Alors, s’en fout la mort ? Non. S’en fout la vie. Car c’est bien le vivant lui-même qui, en bout de chaîne est menacé par la folie accumulatrice d’un capitalisme autophage, sans autre limite que celles de sa voracité boulimique. Est-il besoin de dire qu’Elon Musk fait peu de cas de l’urgence climatique ? Les méga feux l’indiffèrent. La dégradation des ressources ne signifie rien à ses yeux. Et pour cause, sa logique et sa sensibilité ont depuis longtemps quitté la réalité terrestre, tout comme la voiture qu’il a placé sur orbite autour de la Terre… Par ailleurs, la biodiversité qui s’effondre n’étant pas (encore?) commercialisable, elle n’échappe pas à son désintérêt.  
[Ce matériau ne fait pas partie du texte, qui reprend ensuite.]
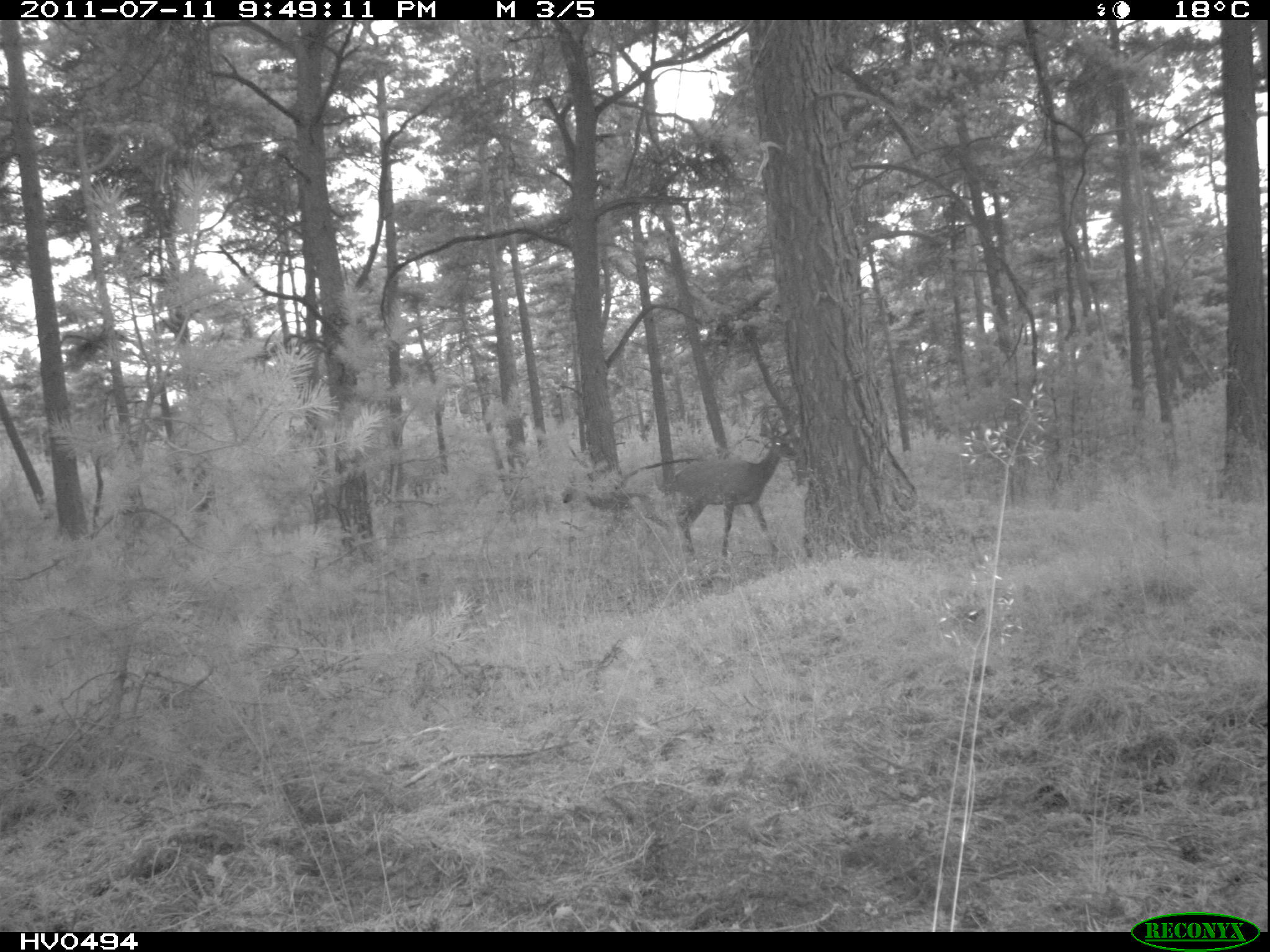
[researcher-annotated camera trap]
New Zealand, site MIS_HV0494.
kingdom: Animalia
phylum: Chordata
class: Mammalia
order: Artiodactyla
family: Cervidae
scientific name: Cervidae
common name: deer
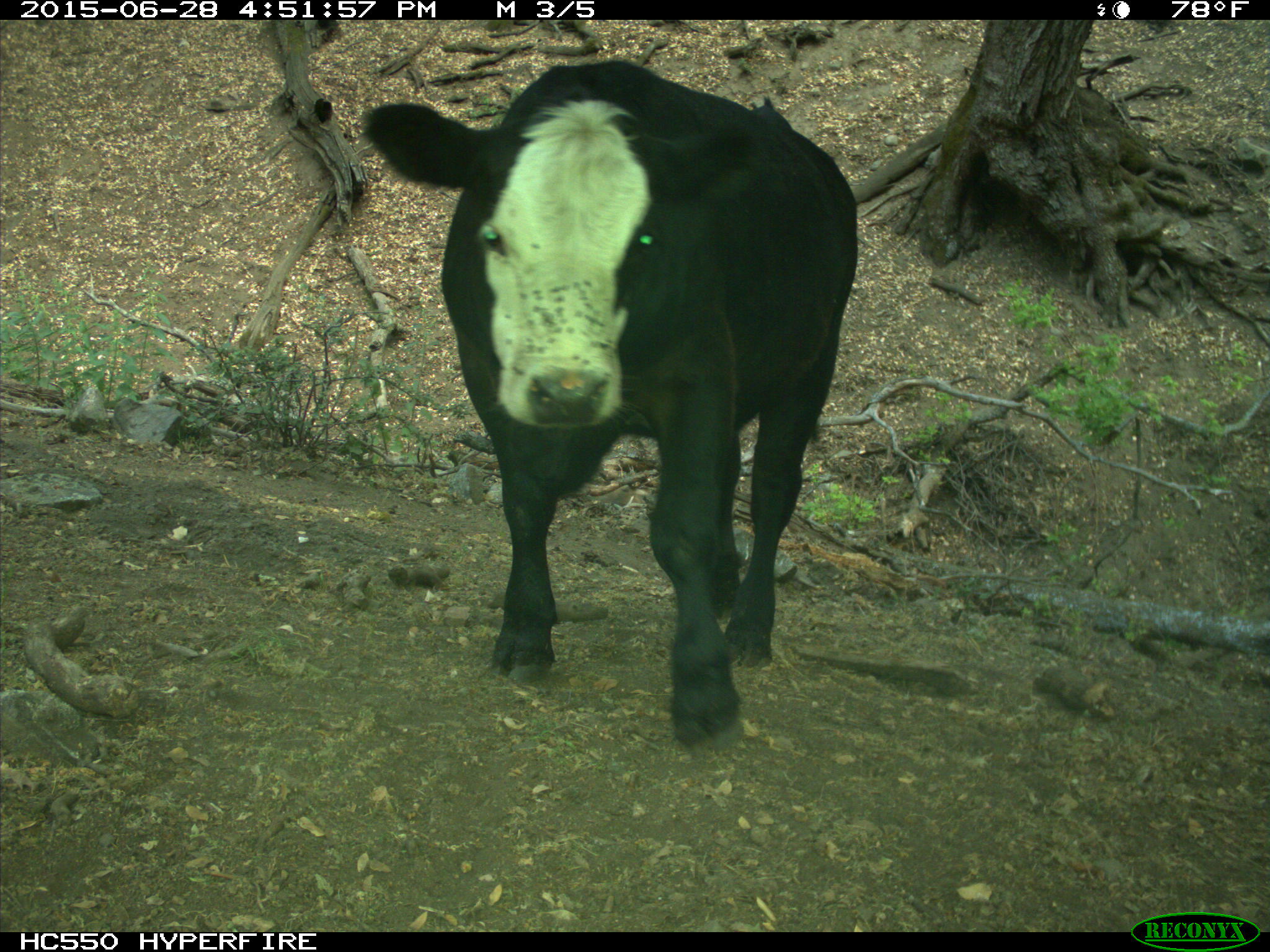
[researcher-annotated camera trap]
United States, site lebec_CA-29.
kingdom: Animalia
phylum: Chordata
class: Mammalia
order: Artiodactyla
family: Bovidae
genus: Bos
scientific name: Bos taurus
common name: domestic cow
Il y a une pulsion destructrice et une jubilation morbide dans la fuite en avant dont les nouveaux géants économiques de ce début de XXIe siècle se veulent les champions. Il se joue désormais un combat de civilisation entre ces destructeurs qui promettent de « nouvelles frontières » infinies, dans l’espace ou dans le métavers ; et celles et ceux qui comprennent que les limites planétaires ne sauraient être ignorées au risque de mettre un terme aux équilibres qui permettent à la vie de s’épanouir à sa surface.
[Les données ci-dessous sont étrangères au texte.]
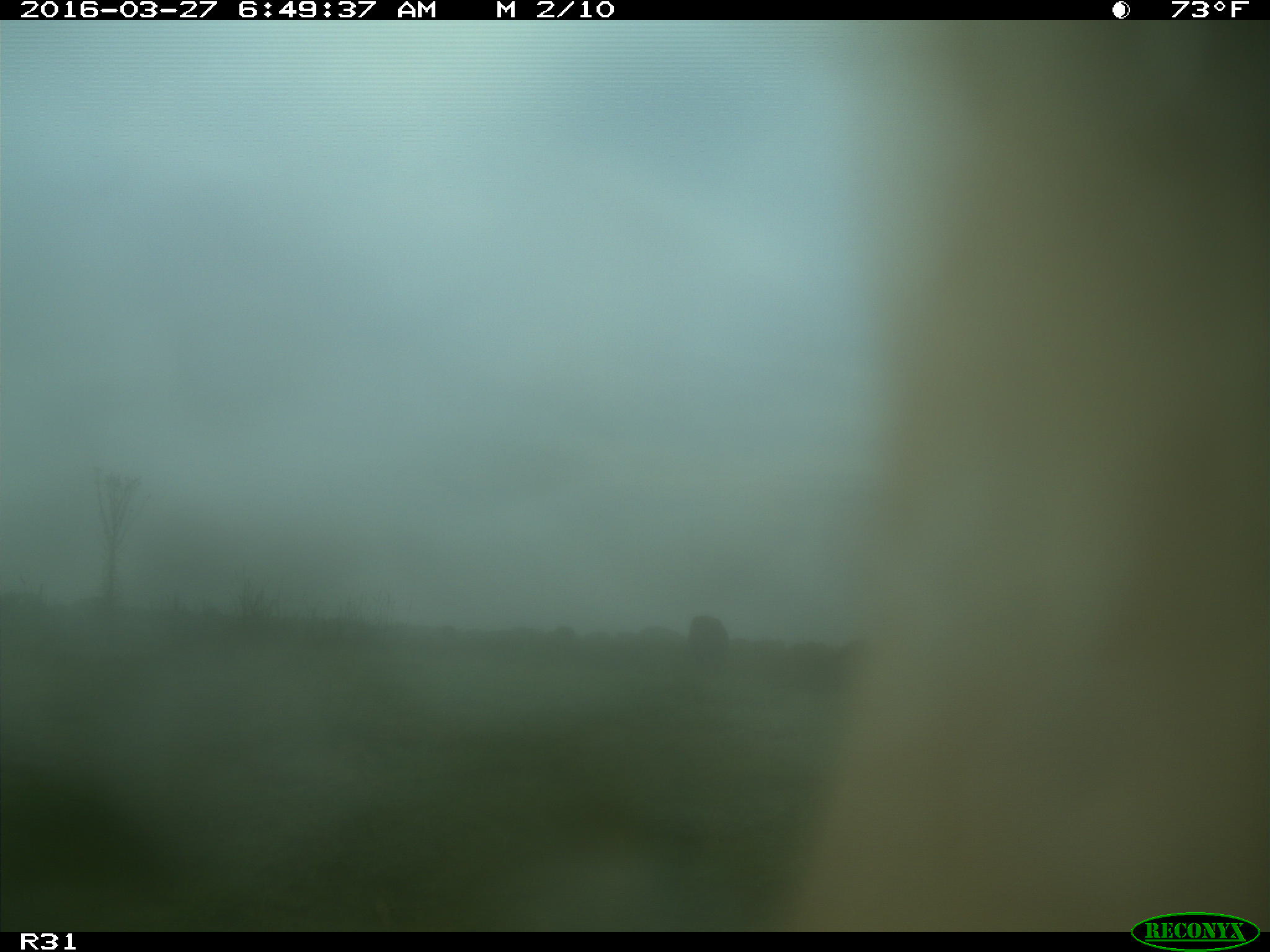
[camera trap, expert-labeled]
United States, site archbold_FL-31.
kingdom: Animalia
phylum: Chordata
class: Mammalia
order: Artiodactyla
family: Bovidae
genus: Bos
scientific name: Bos taurus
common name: domestic cow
Bos taurus (domestic cow).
Derrière l’illusion de la modernité et de l’innovation qu’ils revendiquent, c’est bel et bien la perpétuation du vieux fantasme, désormais hypertrophié, de la domination et de la concentration de la puissance financière qui se joue. La promesse technologique actuelle non seulement ne remet pas en question la logique des infrastructures qui nous conduisent au chaos, mais elle permet de perfectionner de surcroit, plus que cela n’a jamais été fait le drainage des richesses par une minorité et la concentration du capital au profit de cette même minorité. Dans le même temps, elle attaque dans des proportions inédites depuis l’émergence des démocraties modernes les contre-pouvoirs que représentent les droits sociaux et démocratiques.

J’arrête la. Et je résume.

De quoi Elon Musk est-il le nom ? De la volonté de substituer à la millénaire contemplation des astres la colonisation de l’espace. De la tyrannie de la vitesse et de l’automatisation. De la prétention de l’argent à devenir la loi des lois. De la tentation démiurgique de réinventer l’humanité en la découplant de sa réalité terrestre.

Elon Musk n’est pas seulement l’homme de l’année. Il est le nom de la fin du monde.